All of these steps require different skills and are based on the collaboration of different stakeholders, such as business analysts for data exploration and understanding, data engineers for data preparation, data scientists for the development of the ML model, and finally the IT department to make the model usable in a safe, robust, and scalable production environment.
BigQuery ML simplifies and accelerates the entire development process of a new ML model, allowing you to do the following:
- Design, train, evaluate, and serve the ML model, leveraging SQL and the existing skills in your company.
- Automate most of the tuning activities that are usually highly time-consuming to get an effective model.
- Ensure that you have a robust, scalable, and easy-to-use ML model, leveraging all the native features of BigQuery that we've already discussed in the BigQuery's advantages over traditional data warehouses section of this chapter.
In the following diagram, you can see the life cycle of an ML model that uses BigQuery ML:
Now that we've learned the basics of BigQuery ML, let's take a look at the main benefits that it can bring.
BigQuery ML benefits
BigQuery ML can bring both business and technical benefits during the life cycle of an ML model:
- Business users and data analysts can evolve from a traditional descriptive and reporting approach to a new predictive approach to take better decisions using their existing SQL skills.
- Technical users can benefit from the automation of BigQuery ML during the tuning phase of the model, using a unique, centralized tool that can accelerate the entire development process of an ML model.
- The development process is further sped up because the datasets required to build the ML model are already available to the right users and don't need to be moved from one data repository to another, which carries compliance and data duplication risks.
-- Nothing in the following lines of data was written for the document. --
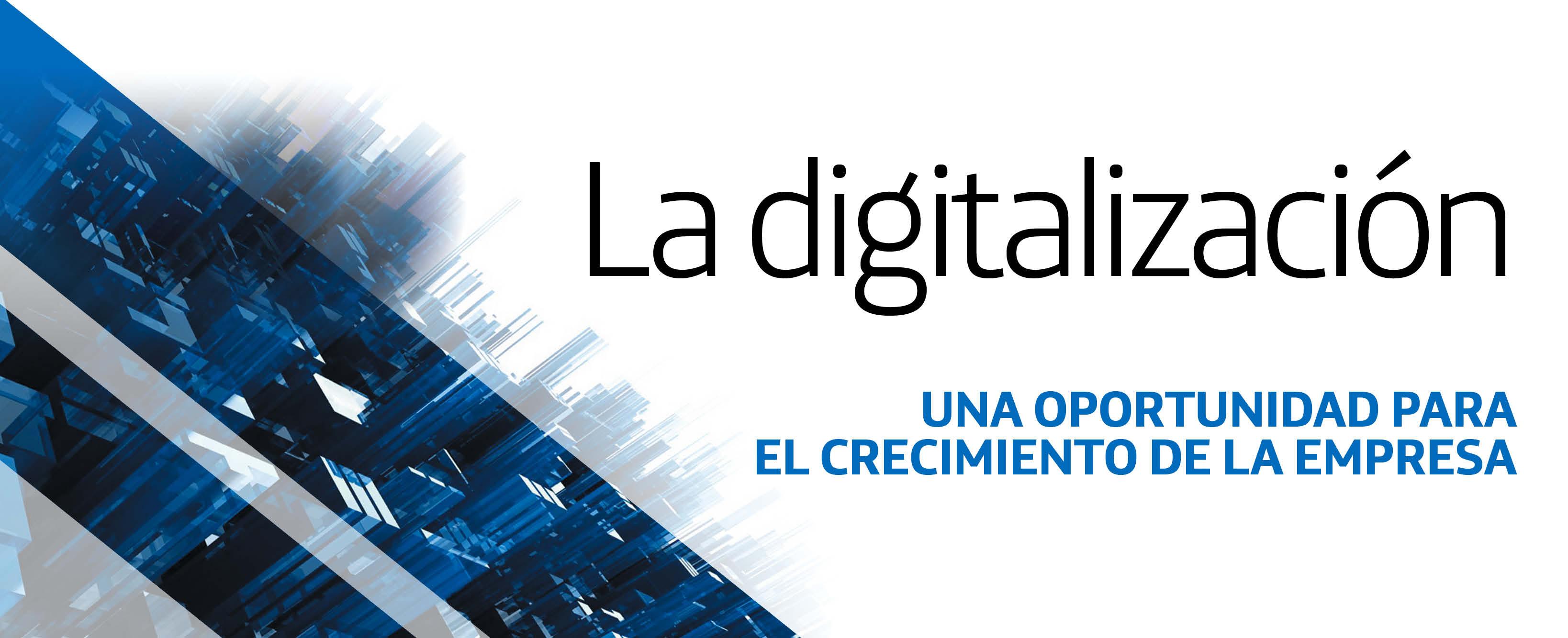 La digitalización, una oportunidad para el crecimiento de la empresa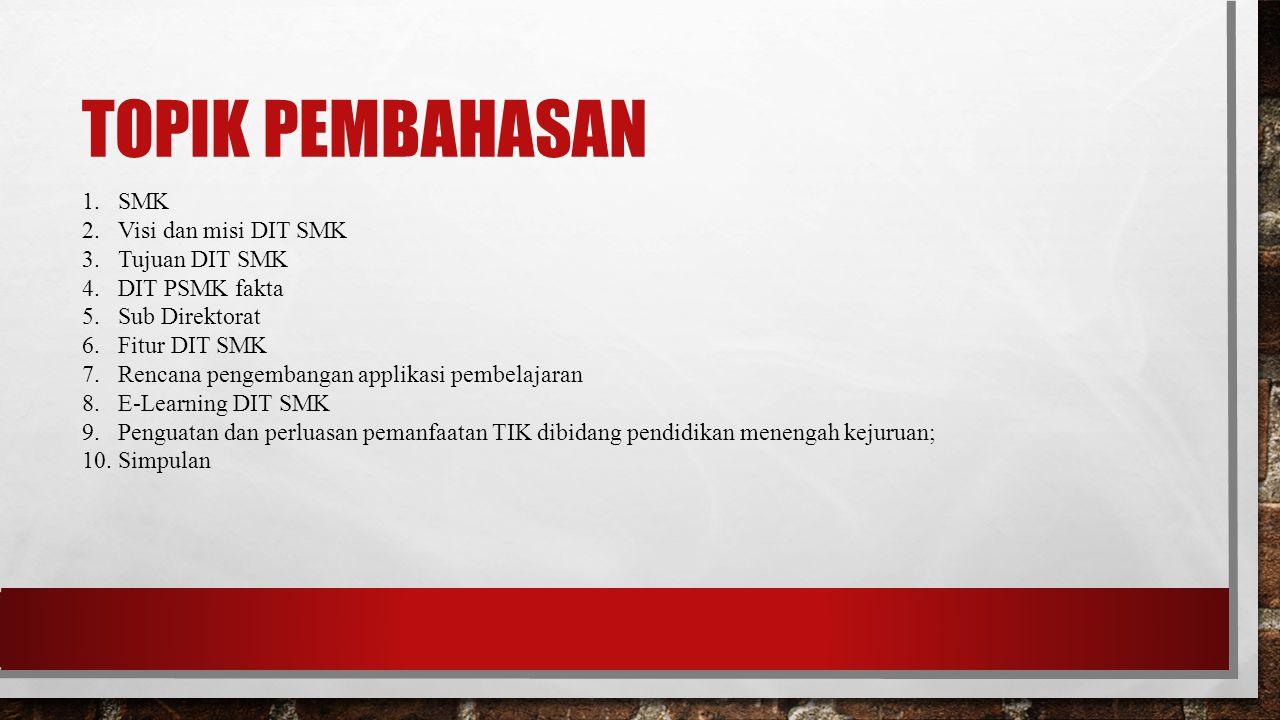 Topik pembahasan SMK Visi dan misi DIT SMK Tujuan DIT SMK
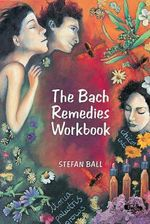 The Bach Remedies Workbook - Stefan Ball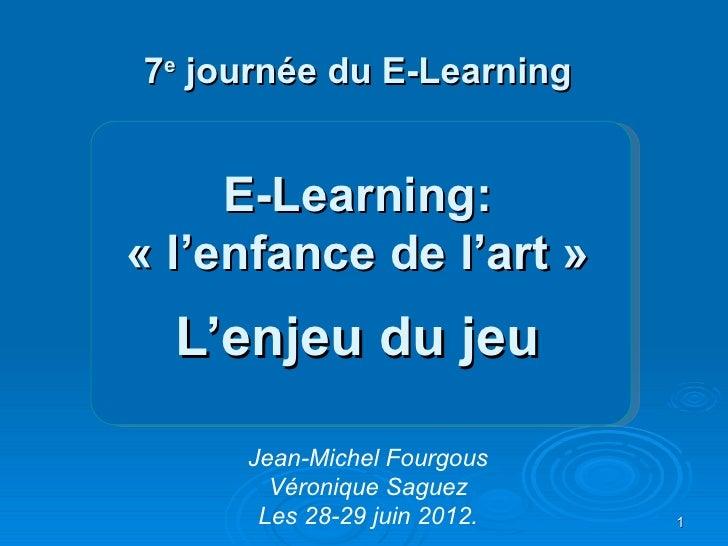 7e journée du E-Learning     E-Learning:« l'enfance de l'art »  L'enjeu du jeu     Jean-Michel Fourgous       Véronique Sa...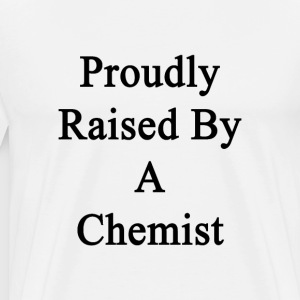 proudly_raised_by_a_chemist T-Shirts - Men's Premium T-Shirt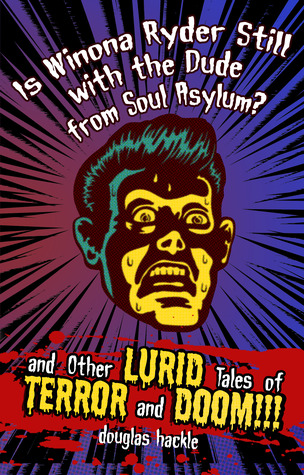 Is Winona Ryder Still with the Dude from Soul Asylum? and Other LURID Tales of TERROR and DOOM!!! by Douglas Hackle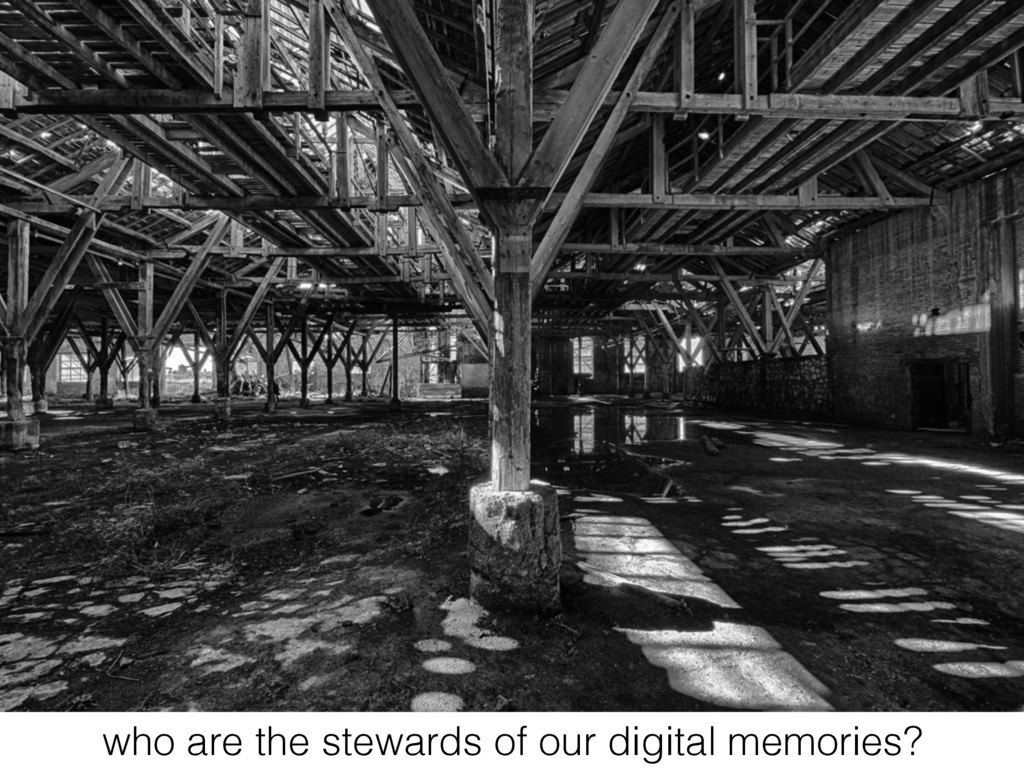 who are the stewards of our digital memories?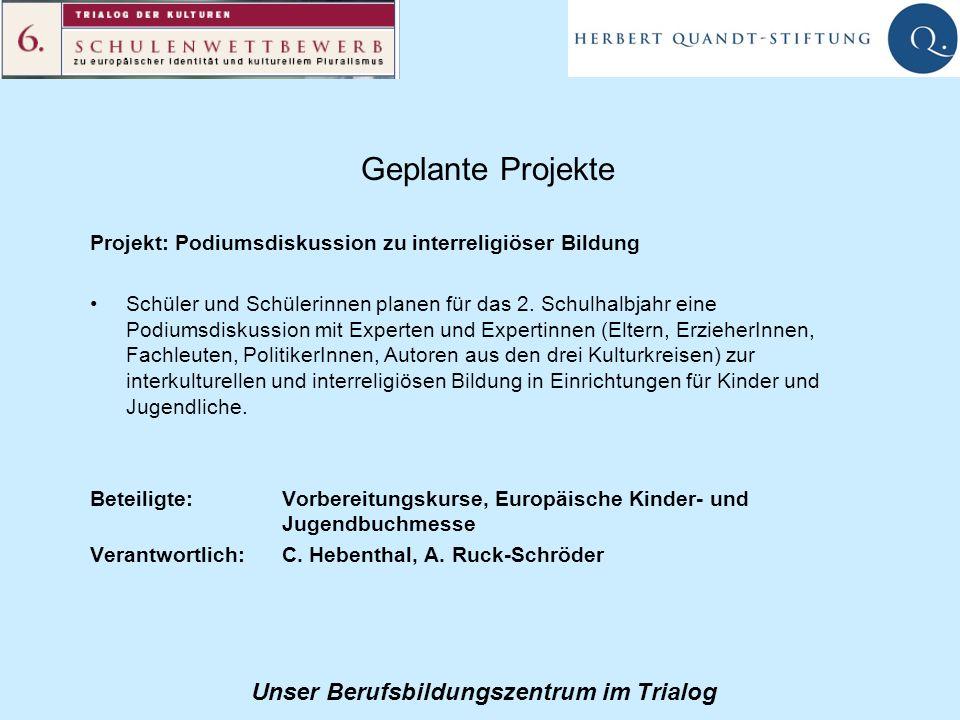 Unser Berufsbildungszentrum im Trialog Geplante Projekte Projekt: Podiumsdiskussion zu interreligiöser Bildung Schüler und Schülerinnen planen für das 2.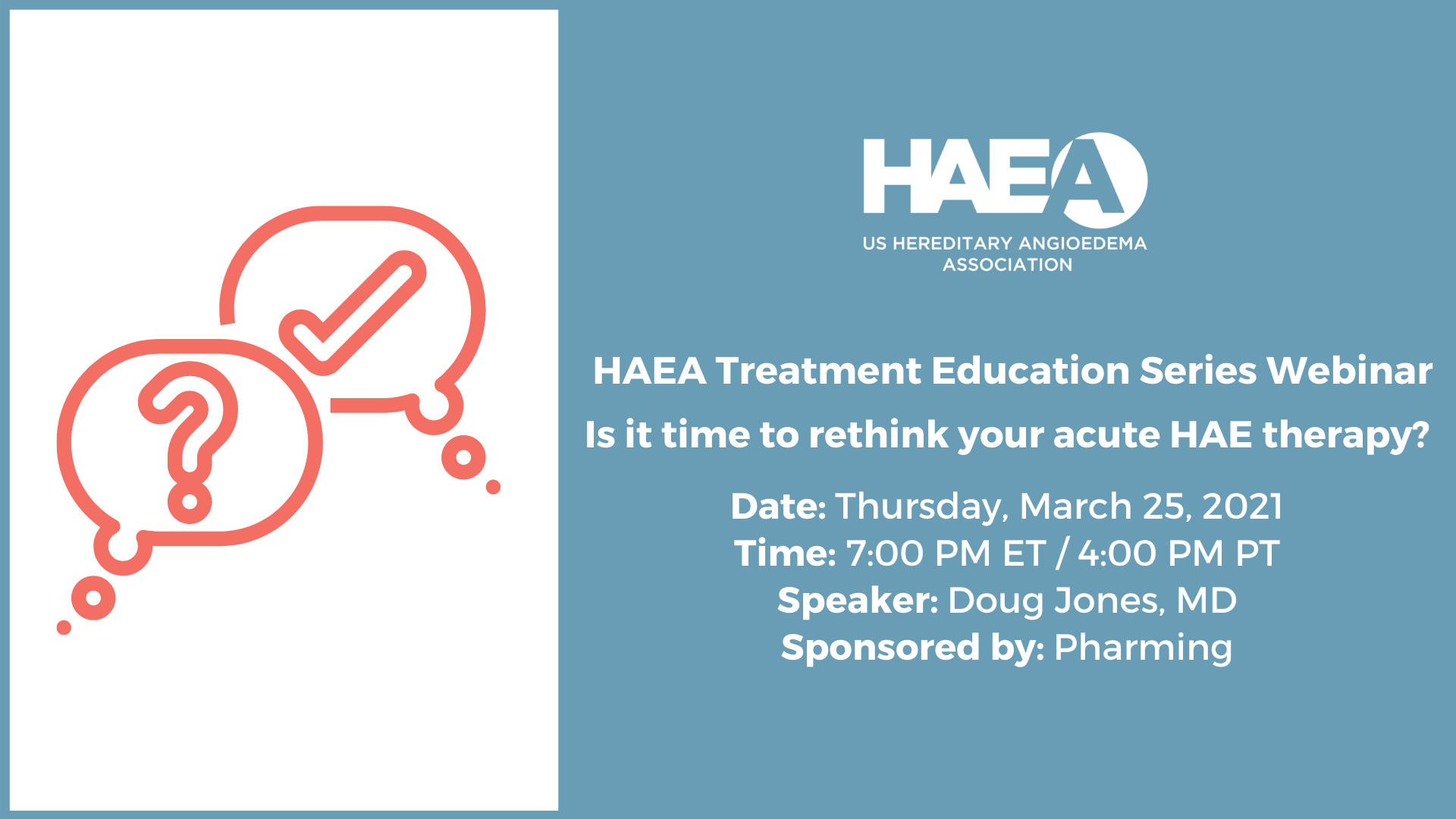 HAEA Treatment Education Series Webinar: Is it Time to Rethink your Acute HAE Therapy?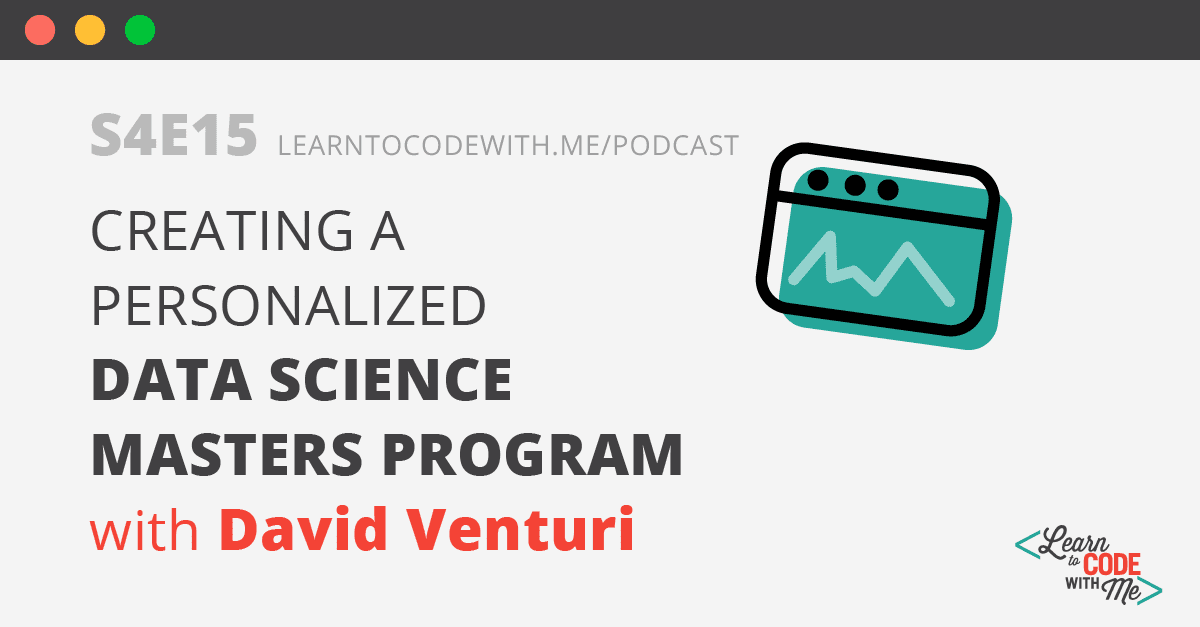 How to teach yourself data science with David Venturi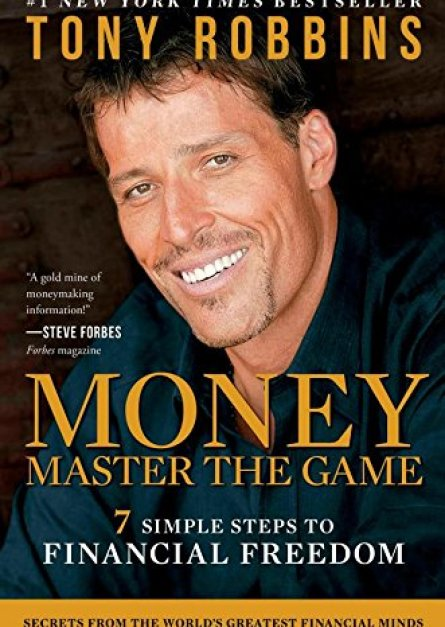 MONEY Master the Game 7 Simple Steps to Financial Freedom By Tony Robbins pdf book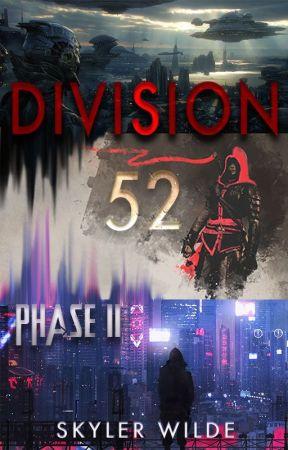 DIVISION 52 - BOOK II by Skyler_Wilde
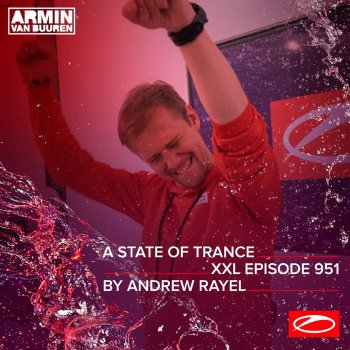 Testi Asot 951 - A State of Trance Episode 951 (Xxl Guest Mix: Andrew Rayel) [DJ Mix]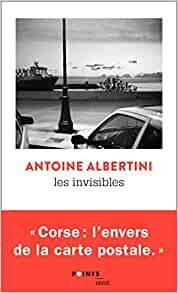 Les invisibles - Une enquête en Corse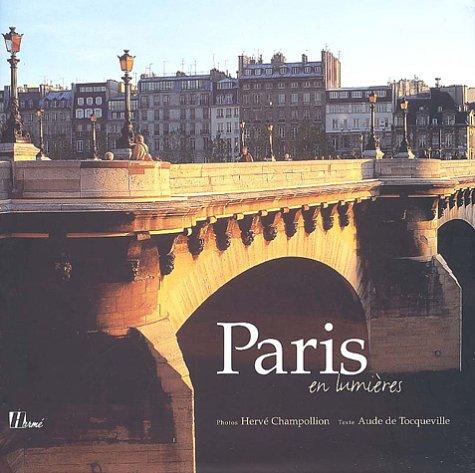 Paris en lumières par Hervé Champollion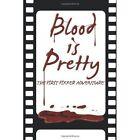 Blood Is Pretty by Steven Paul Leiva (Paperback / softback, 2013)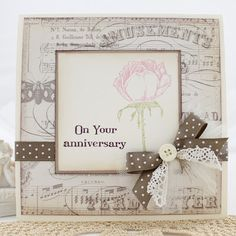 On your Anniversary...Elegant Flowers and Little Phrases II stamp sets.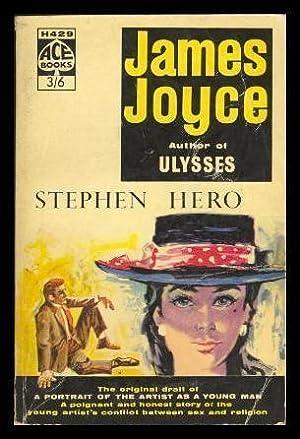 STEPHEN HERO: Joyce, James (edited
- The IT department does not need to manage the infrastructure to serve and use the ML model in a production environment because the BigQuery serverless architecture natively supports the model in a scalable, safe, and robust manner.
After our analysis of the benefits that BigQuery ML can bring, let's now see what the supported ML algorithms are.
BigQuery ML algorithms
The list of ML algorithms supported by BigQuery ML is growing quickly. Currently, the following supervised ML techniques are currently supported:
- Linear regression: To forecast numerical values with a linear model
- Binary logistic regression: For classification use cases when the choice is between only two different options (Yes or No, 1 or 0, True or False)
- Multiclass logistic regression: For classification scenarios when the choice is between multiple options
- Matrix factorization: For developing recommendation engines based on past information
- Time series: To forecast business KPIs leveraging timeseries data from the past
- Boosted tree: For classification and regression use cases with XGBoost
- AutoML table: To leverage AutoML capabilities from the BigQuery SQL interface
- Deep Neural Network (DNN): For developing TensorFlow models for classification or regression scenarios, avoiding any lines of code
When the training dataset doesn't contain labeled data, the learning is defined as unsupervised. BigQuery ML currently supports the following:
- K-means clustering: For data segmentation of similar objects (people, facts, events)
In addition to what is listed, BigQuery ML allows you to import and use pre-trained TensorFlow models using SQL statements.